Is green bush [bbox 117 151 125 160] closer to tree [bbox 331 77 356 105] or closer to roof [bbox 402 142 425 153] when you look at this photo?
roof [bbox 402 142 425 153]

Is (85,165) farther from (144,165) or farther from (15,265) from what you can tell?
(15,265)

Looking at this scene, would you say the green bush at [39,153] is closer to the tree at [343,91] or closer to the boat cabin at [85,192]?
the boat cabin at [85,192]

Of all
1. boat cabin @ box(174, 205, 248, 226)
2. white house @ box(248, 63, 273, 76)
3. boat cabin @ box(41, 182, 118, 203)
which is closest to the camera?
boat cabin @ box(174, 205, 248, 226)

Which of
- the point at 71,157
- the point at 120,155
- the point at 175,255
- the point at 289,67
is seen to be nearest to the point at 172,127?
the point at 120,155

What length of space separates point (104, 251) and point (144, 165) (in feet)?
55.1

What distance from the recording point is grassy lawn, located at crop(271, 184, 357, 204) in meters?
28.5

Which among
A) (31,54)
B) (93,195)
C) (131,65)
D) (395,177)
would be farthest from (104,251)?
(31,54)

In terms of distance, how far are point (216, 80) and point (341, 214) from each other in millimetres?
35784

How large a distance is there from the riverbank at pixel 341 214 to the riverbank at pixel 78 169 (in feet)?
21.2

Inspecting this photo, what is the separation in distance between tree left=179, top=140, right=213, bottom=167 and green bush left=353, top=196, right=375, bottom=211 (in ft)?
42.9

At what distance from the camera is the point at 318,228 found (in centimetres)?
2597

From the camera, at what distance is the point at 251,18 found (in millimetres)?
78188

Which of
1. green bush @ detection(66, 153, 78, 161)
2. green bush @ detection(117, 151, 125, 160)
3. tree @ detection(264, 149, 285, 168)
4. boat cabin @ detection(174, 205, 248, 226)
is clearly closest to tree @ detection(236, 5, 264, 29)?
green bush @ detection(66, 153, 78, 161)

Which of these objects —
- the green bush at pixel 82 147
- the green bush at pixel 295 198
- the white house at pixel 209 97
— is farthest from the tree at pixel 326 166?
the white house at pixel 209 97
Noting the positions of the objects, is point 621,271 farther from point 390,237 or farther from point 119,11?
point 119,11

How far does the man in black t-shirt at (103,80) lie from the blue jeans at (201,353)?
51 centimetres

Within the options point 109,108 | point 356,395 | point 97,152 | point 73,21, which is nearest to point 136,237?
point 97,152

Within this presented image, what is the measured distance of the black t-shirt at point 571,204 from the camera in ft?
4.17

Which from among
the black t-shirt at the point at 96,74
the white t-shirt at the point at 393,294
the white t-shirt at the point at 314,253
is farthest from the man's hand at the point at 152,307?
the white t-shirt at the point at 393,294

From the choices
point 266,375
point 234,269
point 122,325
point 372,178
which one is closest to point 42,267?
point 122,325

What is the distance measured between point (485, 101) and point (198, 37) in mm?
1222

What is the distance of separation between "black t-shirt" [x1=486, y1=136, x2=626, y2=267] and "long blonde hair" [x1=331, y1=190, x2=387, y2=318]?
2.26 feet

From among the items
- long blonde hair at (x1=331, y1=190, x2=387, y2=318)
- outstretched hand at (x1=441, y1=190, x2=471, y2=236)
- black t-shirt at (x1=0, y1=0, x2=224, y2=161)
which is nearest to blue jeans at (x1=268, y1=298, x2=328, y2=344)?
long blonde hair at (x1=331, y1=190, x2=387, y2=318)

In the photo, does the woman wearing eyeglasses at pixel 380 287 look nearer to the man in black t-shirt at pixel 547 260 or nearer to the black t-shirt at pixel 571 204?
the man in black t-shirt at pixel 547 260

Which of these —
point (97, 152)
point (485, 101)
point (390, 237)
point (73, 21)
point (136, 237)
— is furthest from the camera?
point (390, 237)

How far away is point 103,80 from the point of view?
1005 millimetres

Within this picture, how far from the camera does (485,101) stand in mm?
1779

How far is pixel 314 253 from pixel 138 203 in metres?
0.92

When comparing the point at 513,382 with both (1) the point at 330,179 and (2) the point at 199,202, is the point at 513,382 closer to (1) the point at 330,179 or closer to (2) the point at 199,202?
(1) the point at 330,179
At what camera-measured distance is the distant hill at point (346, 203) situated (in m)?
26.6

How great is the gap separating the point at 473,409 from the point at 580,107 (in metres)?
=-=-=
Set exercise ::
All entries must be repeated verbatim.

Correct output ::
Is green bush [bbox 117 151 125 160] closer to tree [bbox 331 77 356 105] or closer to roof [bbox 402 142 425 153] when you look at this photo?
roof [bbox 402 142 425 153]

Is (85,165) farther from (144,165) or farther from (15,265) from what you can tell?
(15,265)

Looking at this scene, would you say the green bush at [39,153] is closer to the tree at [343,91] or closer to the boat cabin at [85,192]?
the boat cabin at [85,192]

Of all
1. boat cabin @ box(174, 205, 248, 226)
2. white house @ box(248, 63, 273, 76)
3. boat cabin @ box(41, 182, 118, 203)
which is closest to the camera?
boat cabin @ box(174, 205, 248, 226)

Which of
- the point at 71,157
- the point at 120,155
- the point at 175,255
- the point at 289,67
is seen to be nearest to the point at 172,127?
the point at 120,155

What length of space separates point (104, 251) and point (144, 165) (in feet)?
55.1

What distance from the recording point is grassy lawn, located at crop(271, 184, 357, 204) in meters?
28.5

Which among
A) (31,54)
B) (93,195)
C) (131,65)
D) (395,177)
would be farthest from (104,251)?
(31,54)

In terms of distance, how far are point (216, 80) and point (341, 214) from each other in millimetres?
35784

How large a distance is there from the riverbank at pixel 341 214 to the riverbank at pixel 78 169 (in feet)?
21.2

Inspecting this photo, what is the separation in distance between tree left=179, top=140, right=213, bottom=167 and green bush left=353, top=196, right=375, bottom=211 (in ft)?
42.9

At what distance from the camera is the point at 318,228 found (in centimetres)?
2597

From the camera, at what distance is the point at 251,18 found (in millimetres)?
78188

Which of
1. green bush @ detection(66, 153, 78, 161)
2. green bush @ detection(117, 151, 125, 160)
3. tree @ detection(264, 149, 285, 168)
4. boat cabin @ detection(174, 205, 248, 226)
is clearly closest to tree @ detection(236, 5, 264, 29)?
green bush @ detection(66, 153, 78, 161)

Which of these objects —
- the green bush at pixel 82 147
- the green bush at pixel 295 198
- the white house at pixel 209 97
— is farthest from the tree at pixel 326 166?
the white house at pixel 209 97
Noting the positions of the objects, is point 621,271 farther from point 390,237 or farther from point 119,11?
point 119,11

How far does the man in black t-shirt at (103,80) lie from the blue jeans at (201,353)?
51 centimetres

Within the options point 109,108 | point 356,395 | point 97,152 | point 73,21, which is nearest to point 136,237?
point 97,152

Within this presented image, what is the measured distance of the black t-shirt at point 571,204 from the camera in ft?
4.17

Which from among
the black t-shirt at the point at 96,74
the white t-shirt at the point at 393,294
the white t-shirt at the point at 314,253
is farthest from the man's hand at the point at 152,307?
the white t-shirt at the point at 393,294

From the choices
point 266,375
point 234,269
point 122,325
point 372,178
which one is closest to point 42,267?
point 122,325

What is the distance measured between point (485, 101) and point (198, 37) in mm?
1222

What is the distance of separation between "black t-shirt" [x1=486, y1=136, x2=626, y2=267] and "long blonde hair" [x1=331, y1=190, x2=387, y2=318]?
2.26 feet

From among the items
- long blonde hair at (x1=331, y1=190, x2=387, y2=318)
- outstretched hand at (x1=441, y1=190, x2=471, y2=236)
- black t-shirt at (x1=0, y1=0, x2=224, y2=161)
which is nearest to blue jeans at (x1=268, y1=298, x2=328, y2=344)?
long blonde hair at (x1=331, y1=190, x2=387, y2=318)

In the photo, does the woman wearing eyeglasses at pixel 380 287 look nearer to the man in black t-shirt at pixel 547 260 or nearer to the black t-shirt at pixel 571 204?
the man in black t-shirt at pixel 547 260

Which of these —
point (97, 152)
point (485, 101)
point (390, 237)
point (73, 21)
point (136, 237)
— is furthest from the camera?
point (390, 237)

How far away is point 103,80 from the point of view?
1005 millimetres

Within this picture, how far from the camera does (485,101) stand in mm?
1779

How far is pixel 314 253 from pixel 138 203 in metres?
0.92

When comparing the point at 513,382 with both (1) the point at 330,179 and (2) the point at 199,202, is the point at 513,382 closer to (1) the point at 330,179 or closer to (2) the point at 199,202?
(1) the point at 330,179
At what camera-measured distance is the distant hill at point (346, 203) situated (in m)?
26.6

How great is the gap separating the point at 473,409 from the point at 580,107 (in metres)?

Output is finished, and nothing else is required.